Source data

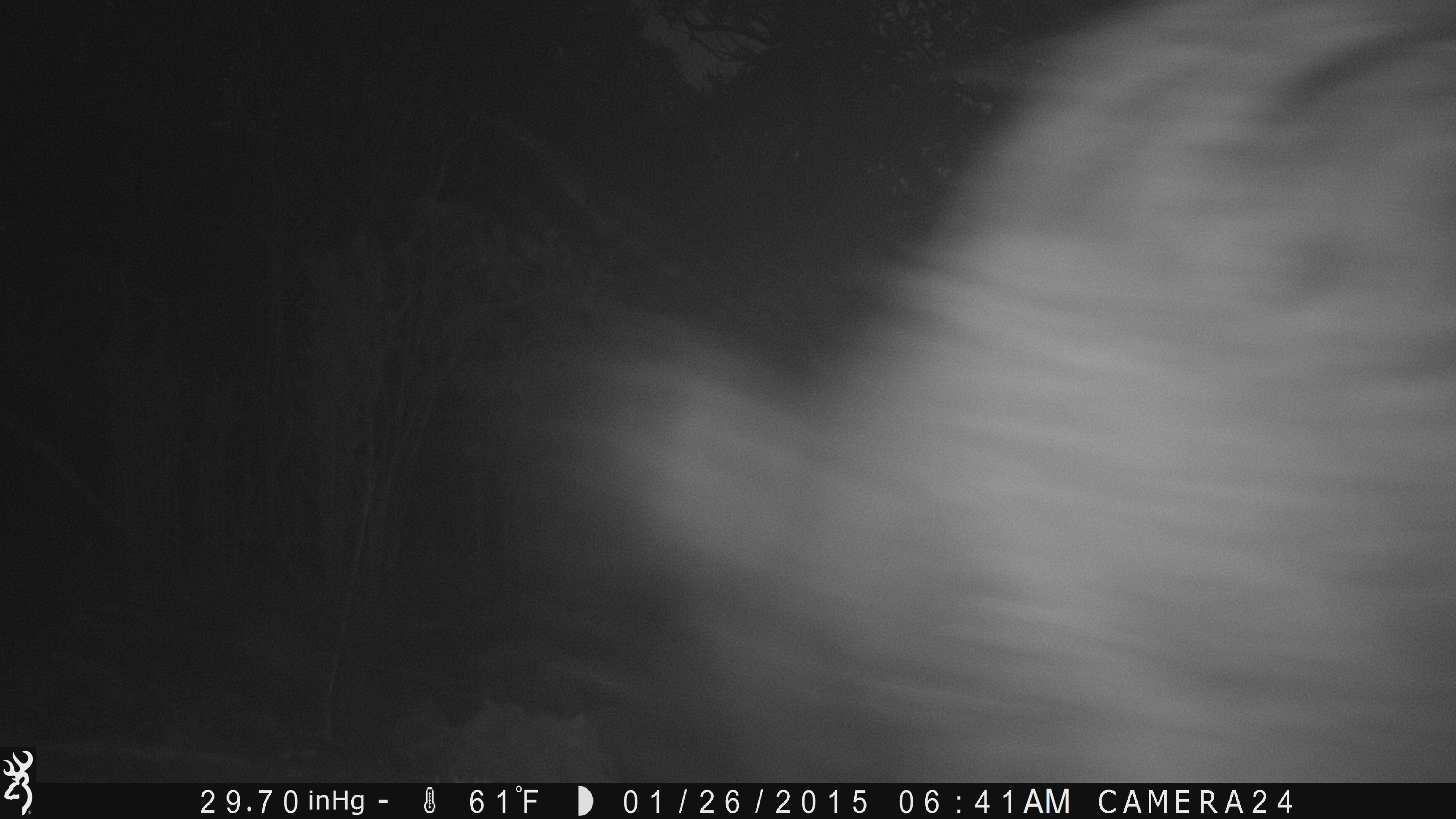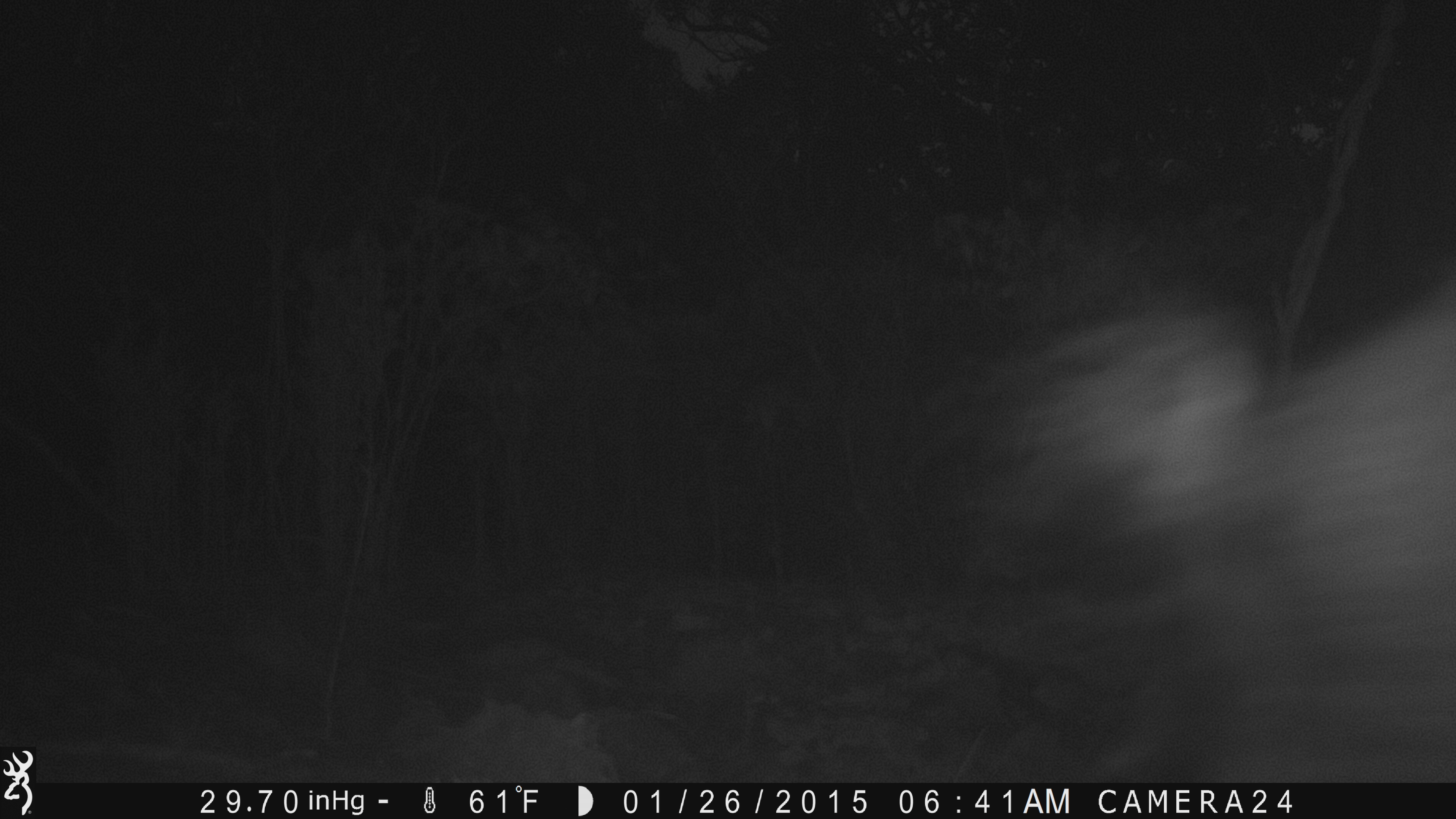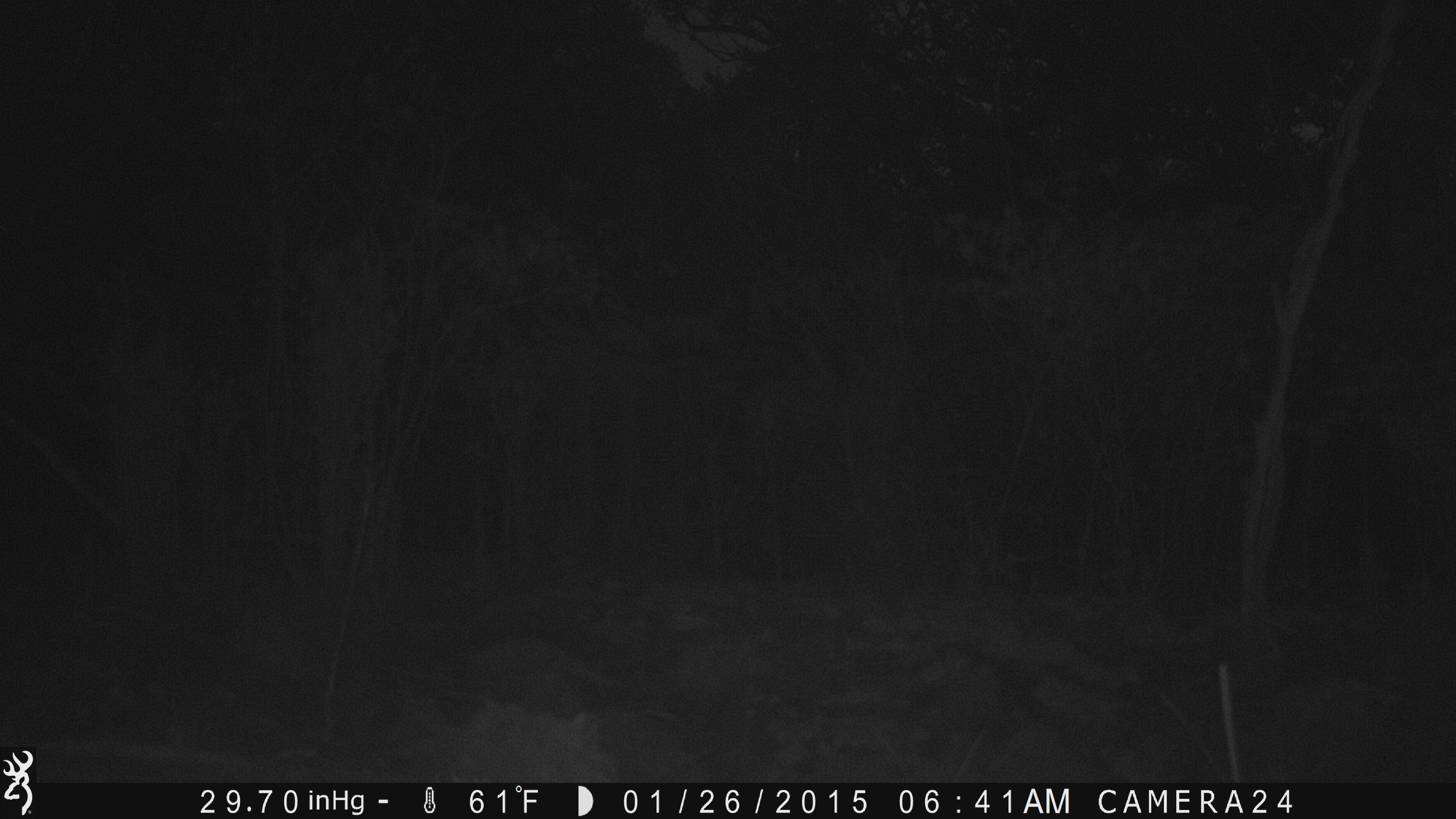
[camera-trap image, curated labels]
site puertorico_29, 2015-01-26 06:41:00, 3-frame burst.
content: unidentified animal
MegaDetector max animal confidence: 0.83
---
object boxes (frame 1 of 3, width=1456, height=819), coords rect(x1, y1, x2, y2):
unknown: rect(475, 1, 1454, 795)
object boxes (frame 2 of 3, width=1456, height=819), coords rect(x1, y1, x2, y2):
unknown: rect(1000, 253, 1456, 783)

==

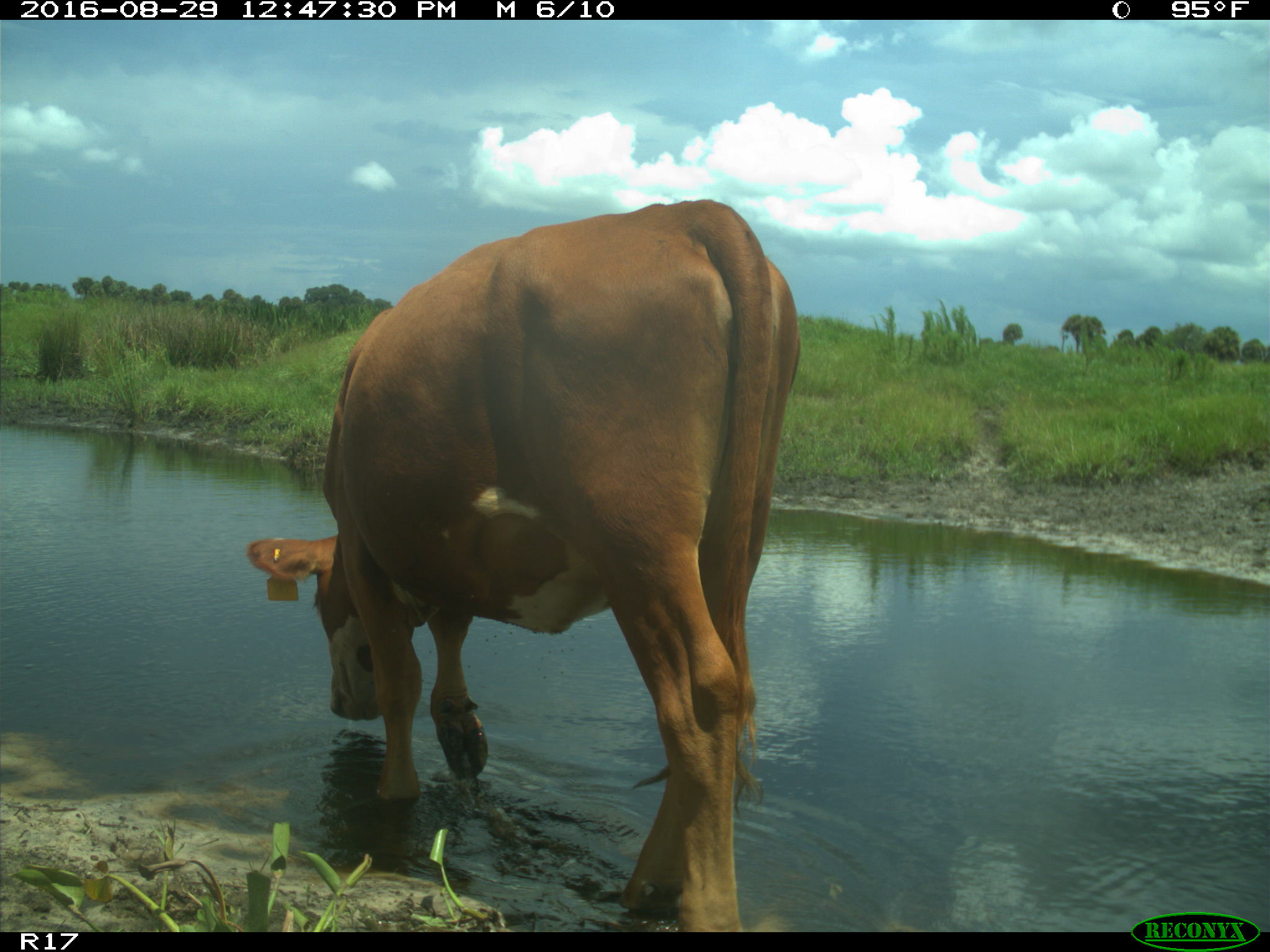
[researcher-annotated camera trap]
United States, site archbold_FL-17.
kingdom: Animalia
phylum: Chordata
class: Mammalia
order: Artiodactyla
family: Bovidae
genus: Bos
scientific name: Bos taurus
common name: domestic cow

--

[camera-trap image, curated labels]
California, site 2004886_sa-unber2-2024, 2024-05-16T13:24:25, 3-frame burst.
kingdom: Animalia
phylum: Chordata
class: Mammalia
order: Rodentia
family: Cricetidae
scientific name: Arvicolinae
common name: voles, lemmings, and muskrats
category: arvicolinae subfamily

▸ **EXERCISE DETAILS**: Here the output must be the lines above from the line with "[researcher-annotated camera trap]" to the line with "common name: domestic cow", both included, duplicated word for word and nothing else.

▸ **RESPONSE**:
[researcher-annotated camera trap]
United States, site archbold_FL-17.
kingdom: Animalia
phylum: Chordata
class: Mammalia
order: Artiodactyla
family: Bovidae
genus: Bos
scientific name: Bos taurus
common name: domestic cow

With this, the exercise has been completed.